┌─ TEXT BLOCK

3 tren yang akan mempengaruhi UKM dalam 5 tahun ke depan




In light of the shift of technical innovation going from an IT to a consumer focus has brought low-cost, well-designed technology to the masses. Here are some of the trends and technologies that will have a major impact on SMB IT in the next five to seven years. 
IT has made major shifts in the past five years, the most interesting of which has been a shift from a focus on the enterprise as the primary source of technical innovation to a consumer focus that's brought low-cost, well-designed, and highly functional technology to the masses. This shift presents a great opportunity for smaller businesses that have traditionally been left in a difficult situation with enterprise IT tools out of budgetary reach and consumer tools not quite workplace-ready. Here are some of the trends and technologies that will have a major impact on SMB IT in the next five to seven years.

Lights out IT

Large companies once had an immeasurable advantage over the small in terms of sheer IT resources. A smaller company would have a handful of IT staff if it were lucky and, in many cases, anyone from the president to a summer intern would handle IT tasks as needed, while a local outsourcing provider would do the heavy lifting. With the recent advent of cloud-based services, an internal or external IT department starts looking anachronistic. Now a credit card and a day's work can provision everything from corporate-grade email to CRM and customer service applications.
While the cloud is often overhyped, its impact on smaller companies is that it reduces the technical disparity between large and small organizations and, in many cases, actually works in favor of smaller organizations. A 100-person company can abandon an internally hosted application with relative ease, while a large organization with decades of custom code faces a far more difficult choice.
As IT applications and services continue to migrate to the cloud, an SMB can "rent" best of breed applications without any IT infrastructure or staff beyond end-user devices and an appropriate network. Even the latter need not be required in organizations with a remote workforce.

Nimble marketing

Social media and Big Data are growing increasingly commonplace, and larger companies are now creating formal teams and departments to manage social media accounts. While smaller companies can't compete on this scale, they can adapt to changing trends in social media and also interact more directly with customers. Many large organizations sanitize their social media postings and customer relations through layers of marketing, legal, and compliance, presenting a banal face to the customer that's not much better than the pre-recorded messages and menu trees that respond to phone calls.

└─
┌─ EXTRACTED INFORMATION

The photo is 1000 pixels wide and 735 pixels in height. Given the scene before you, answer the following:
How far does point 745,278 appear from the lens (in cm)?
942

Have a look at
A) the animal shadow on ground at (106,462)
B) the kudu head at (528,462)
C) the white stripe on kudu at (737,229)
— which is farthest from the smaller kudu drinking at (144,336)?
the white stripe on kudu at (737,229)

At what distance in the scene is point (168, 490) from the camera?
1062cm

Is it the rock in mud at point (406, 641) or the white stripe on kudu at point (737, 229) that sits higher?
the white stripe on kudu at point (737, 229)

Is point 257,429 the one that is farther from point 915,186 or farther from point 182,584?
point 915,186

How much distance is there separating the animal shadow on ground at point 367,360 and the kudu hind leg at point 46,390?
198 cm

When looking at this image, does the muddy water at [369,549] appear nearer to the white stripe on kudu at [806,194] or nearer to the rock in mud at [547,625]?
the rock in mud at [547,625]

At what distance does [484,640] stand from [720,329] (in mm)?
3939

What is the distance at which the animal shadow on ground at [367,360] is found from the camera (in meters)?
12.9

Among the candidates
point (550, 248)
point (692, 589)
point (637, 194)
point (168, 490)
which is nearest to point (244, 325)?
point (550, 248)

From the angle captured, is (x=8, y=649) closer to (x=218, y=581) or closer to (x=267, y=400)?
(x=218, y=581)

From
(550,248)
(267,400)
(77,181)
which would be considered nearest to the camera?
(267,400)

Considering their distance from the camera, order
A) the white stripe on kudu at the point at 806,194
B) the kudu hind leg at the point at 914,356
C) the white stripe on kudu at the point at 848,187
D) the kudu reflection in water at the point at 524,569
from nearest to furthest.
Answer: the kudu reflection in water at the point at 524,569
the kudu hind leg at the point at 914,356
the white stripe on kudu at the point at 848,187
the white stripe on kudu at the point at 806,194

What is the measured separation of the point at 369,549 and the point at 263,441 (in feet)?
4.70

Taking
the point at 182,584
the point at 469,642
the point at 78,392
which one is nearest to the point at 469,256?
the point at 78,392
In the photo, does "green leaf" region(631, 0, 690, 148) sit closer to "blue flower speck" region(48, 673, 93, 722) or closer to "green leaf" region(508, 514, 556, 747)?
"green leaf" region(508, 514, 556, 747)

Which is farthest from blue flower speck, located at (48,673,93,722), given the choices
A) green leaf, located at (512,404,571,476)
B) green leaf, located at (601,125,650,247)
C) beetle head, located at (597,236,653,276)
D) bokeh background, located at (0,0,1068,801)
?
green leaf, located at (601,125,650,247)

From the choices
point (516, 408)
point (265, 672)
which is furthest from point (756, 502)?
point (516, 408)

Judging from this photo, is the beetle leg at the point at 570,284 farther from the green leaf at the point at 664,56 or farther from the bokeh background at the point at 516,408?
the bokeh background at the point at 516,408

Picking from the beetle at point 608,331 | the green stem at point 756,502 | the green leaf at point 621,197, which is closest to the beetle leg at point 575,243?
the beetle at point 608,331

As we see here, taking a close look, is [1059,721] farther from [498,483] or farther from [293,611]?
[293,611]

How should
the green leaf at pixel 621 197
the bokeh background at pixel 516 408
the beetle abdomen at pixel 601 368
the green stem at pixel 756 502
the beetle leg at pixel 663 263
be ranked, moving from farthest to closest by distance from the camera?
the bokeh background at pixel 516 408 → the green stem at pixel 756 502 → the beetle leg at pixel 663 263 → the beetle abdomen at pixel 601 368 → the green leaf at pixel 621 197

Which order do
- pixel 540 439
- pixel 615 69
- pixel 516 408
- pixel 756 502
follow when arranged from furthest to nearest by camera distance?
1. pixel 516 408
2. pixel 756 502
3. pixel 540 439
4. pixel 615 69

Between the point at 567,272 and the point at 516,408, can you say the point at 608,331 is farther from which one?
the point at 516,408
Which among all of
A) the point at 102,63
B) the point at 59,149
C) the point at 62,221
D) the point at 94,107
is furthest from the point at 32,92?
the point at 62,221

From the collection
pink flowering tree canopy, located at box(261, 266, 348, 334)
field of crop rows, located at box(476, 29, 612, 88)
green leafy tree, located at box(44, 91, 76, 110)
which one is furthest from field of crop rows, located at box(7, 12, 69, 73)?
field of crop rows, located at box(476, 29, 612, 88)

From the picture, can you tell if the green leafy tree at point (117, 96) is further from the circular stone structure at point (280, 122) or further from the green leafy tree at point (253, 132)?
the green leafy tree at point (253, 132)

└─

Reproduce the stretch from "While the cloud" through "more difficult choice." in the piece on IT trends for smaller businesses.

#### ANSWER TO THIS TASK:
While the cloud is often overhyped, its impact on smaller companies is that it reduces the technical disparity between large and small organizations and, in many cases, actually works in favor of smaller organizations. A 100-person company can abandon an internally hosted application with relative ease, while a large organization with decades of custom code faces a far more difficult choice.